## Exercise goal
Reproduce the lines from the one containing "Time of clock at [464,634,519,678]: 1:12" up to and including the one containing "Time of clock at [218,225,244,255]: 10:02", changing "clock" to "watch" wherever it occurs and leaving everything else unchanged. Give only those lines.

## Extracted information
- - - - -
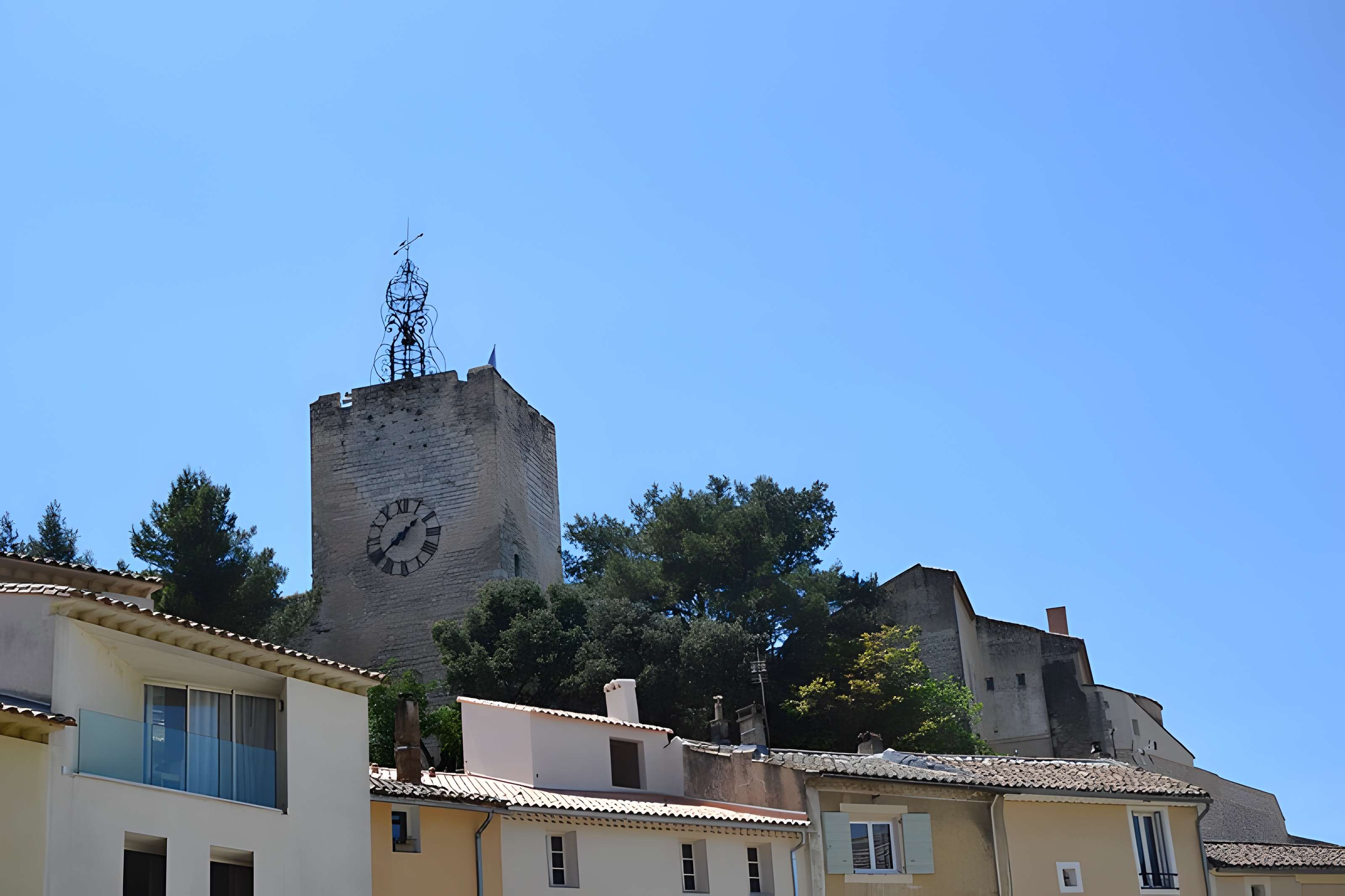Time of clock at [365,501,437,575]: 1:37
- - - - -
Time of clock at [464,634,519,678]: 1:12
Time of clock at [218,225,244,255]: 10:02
- - - - -
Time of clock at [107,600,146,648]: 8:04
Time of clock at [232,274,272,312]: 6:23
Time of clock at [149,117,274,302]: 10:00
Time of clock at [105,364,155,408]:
- - - - -
## Full solution
Time of watch at [464,634,519,678]: 1:12
Time of watch at [218,225,244,255]: 10:02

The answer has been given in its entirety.